ひとしきり暴れて落ち着いた頃には、洞窟が心持ち広くなったように感じられた。
「まぁまぁ、騙されたと思って」
「やれ…… 毒を食らわば皿まで、か」
 行商人はといえば見慣れた光景だとでも言わんばかりにドラゴンが落ち着くのを待ってから声を掛ける。すると、一向に焦る様子のない彼の態度にとうとうドラゴンの方が観念したように苦虫を噛み潰したような声で頷いた。
もっとも行商人にしてみれば相手を傷つける意図はなく、それどころか相手を傷つけないように加減をしてくれているのだから、如何に恐ろしい光景だろうと焦る道理があるはずもない。むしろ、独り相撲を取らせておいて疲れた時分を見計らって声を掛ければよいのだから、気楽に構えて接することのできる相手でさえあった。
知らぬばかりは本人だけ、という奴である。
「して、余にどう使えと申すのだ? 騙されようにも、この躰では爪先も入らんぞ」
「そこは人間の姿になって使ってくださいよ」
「……あの小娘の姿にか? 余にあの脆弱な小娘の姿をとれと?」
「里の人と仲良くなりたいと言ったのは貴女ですよ?」
「ぐぬ…… ヌシ、覚えておけよ?」
 痛いところを突かれて口ごもった。
 そう。そもそも行商人を呼んだのはドラゴンの方なのである。しかも、その理由が「里の人間たちにもう少し気軽に遊びに来て欲しいので相談に乗って欲しい」なのである。
 秩序を守ってこの地に住まう者であれば、人であれ、魔物であれ区別なく庇護を与えることから支配者であると同時にこの地の住人からは絶対的な信頼と支持がある。名君との誉れも高いドラゴンではあるが、絶大な力を持つが故の代償なのか、どうしても距離を置かれてしまう。

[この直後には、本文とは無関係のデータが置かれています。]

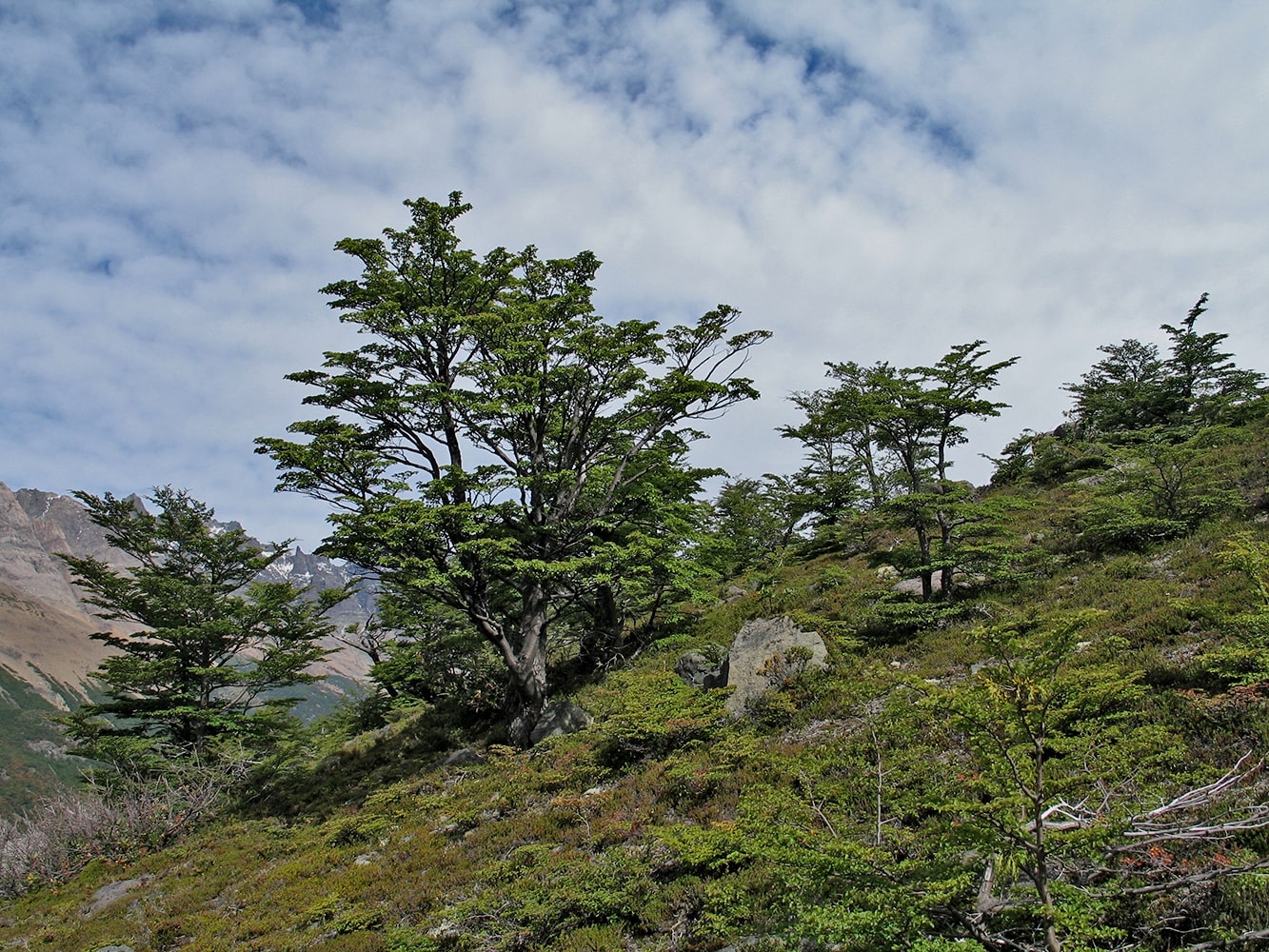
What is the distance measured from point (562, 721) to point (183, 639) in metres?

 住人の声に耳を傾けるべく、気軽に来ることのできる交流の席を設けようと考えたのだ。
「要するに人寂しいってことですよね?」
「いちいち人の神経を逆撫でするな、貴様は」
 ギリッと奥歯を噛み締めるが、本人も思い当たる節があるらしく睨みつける以上のことはしなかった。
「しばし待て」
「はいはい、もちろん待たせていただきますよ」
 行商人が答えるとドラゴンは姿勢を正して目を閉じた。それから身体を震わせると、全身から眩い光を発した。

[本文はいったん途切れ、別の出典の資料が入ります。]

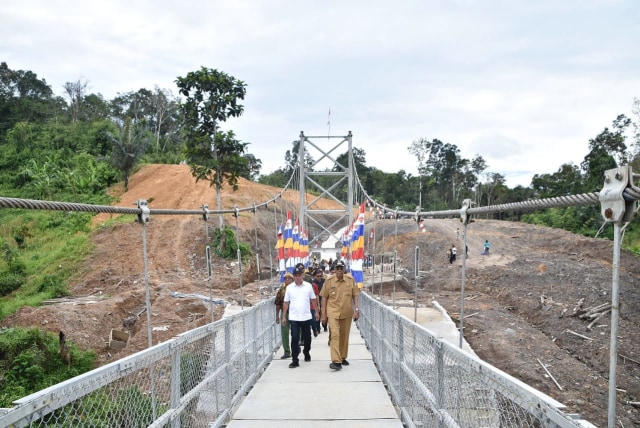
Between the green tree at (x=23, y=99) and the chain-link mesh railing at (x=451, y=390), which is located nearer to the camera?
the chain-link mesh railing at (x=451, y=390)

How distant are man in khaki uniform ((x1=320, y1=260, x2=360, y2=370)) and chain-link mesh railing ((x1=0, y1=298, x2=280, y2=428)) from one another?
833mm

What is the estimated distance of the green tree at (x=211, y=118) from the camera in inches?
658

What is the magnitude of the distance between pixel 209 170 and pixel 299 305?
12.5 metres

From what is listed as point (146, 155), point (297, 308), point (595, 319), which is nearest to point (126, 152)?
point (146, 155)

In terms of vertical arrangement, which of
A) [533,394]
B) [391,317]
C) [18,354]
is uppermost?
[533,394]

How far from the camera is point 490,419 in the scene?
7.52ft

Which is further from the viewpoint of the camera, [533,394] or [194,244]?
[194,244]

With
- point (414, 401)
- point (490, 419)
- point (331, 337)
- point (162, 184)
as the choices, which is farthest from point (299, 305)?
point (162, 184)

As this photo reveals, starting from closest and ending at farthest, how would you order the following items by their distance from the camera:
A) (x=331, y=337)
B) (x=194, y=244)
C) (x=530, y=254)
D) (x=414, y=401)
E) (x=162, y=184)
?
(x=414, y=401) → (x=331, y=337) → (x=194, y=244) → (x=530, y=254) → (x=162, y=184)

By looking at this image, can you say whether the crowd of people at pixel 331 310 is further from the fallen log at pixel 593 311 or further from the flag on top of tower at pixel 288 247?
the fallen log at pixel 593 311

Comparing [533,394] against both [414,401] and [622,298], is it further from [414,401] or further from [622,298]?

 閃光は一瞬で収まったが、目を眩ませるのには十分すぎる光量だ。行商人は目を閉じるのが間に合わなかったらしく目を瞬かせていた。
 しばし時間をおいて視界が戻ってくると、ドラゴンの代わりに小柄な少女が居た。
 絹に黄金を溶かしてしみこませたかのような見事な髪。宝石が嵌め込まれたのではと見紛うほどの美しい碧眼。色白の肢体は慎ましくも荘厳さを忘れず、身体の所々を覆う鱗は力強さを表していた。
 花のような儚さと地を砕くほどの荒々しさが矛盾なく調和している少女がそこにはいたのだ。
「相変わらずドラゴンの時と比べると小さいですね……」
「うるさい、戯け」
 悲しいかな、どんなに美しい絵画があったとしても人というのは、いずれは慣れてしまい、順応してしまう。それは相手が至高の少女であっても変わらない。
 目を開けて早々に行商人は不躾な感想を漏らし、少女の形をとったドラゴンはしかめ面を浮かべた。
行商人は「ドラゴンよりも、そちらの姿の方が可愛らしくて親しみやすいと思いますよ?」と言葉を補ったものの、少女の愛らしい眉間に刻まれたシワをより深くしただけだった。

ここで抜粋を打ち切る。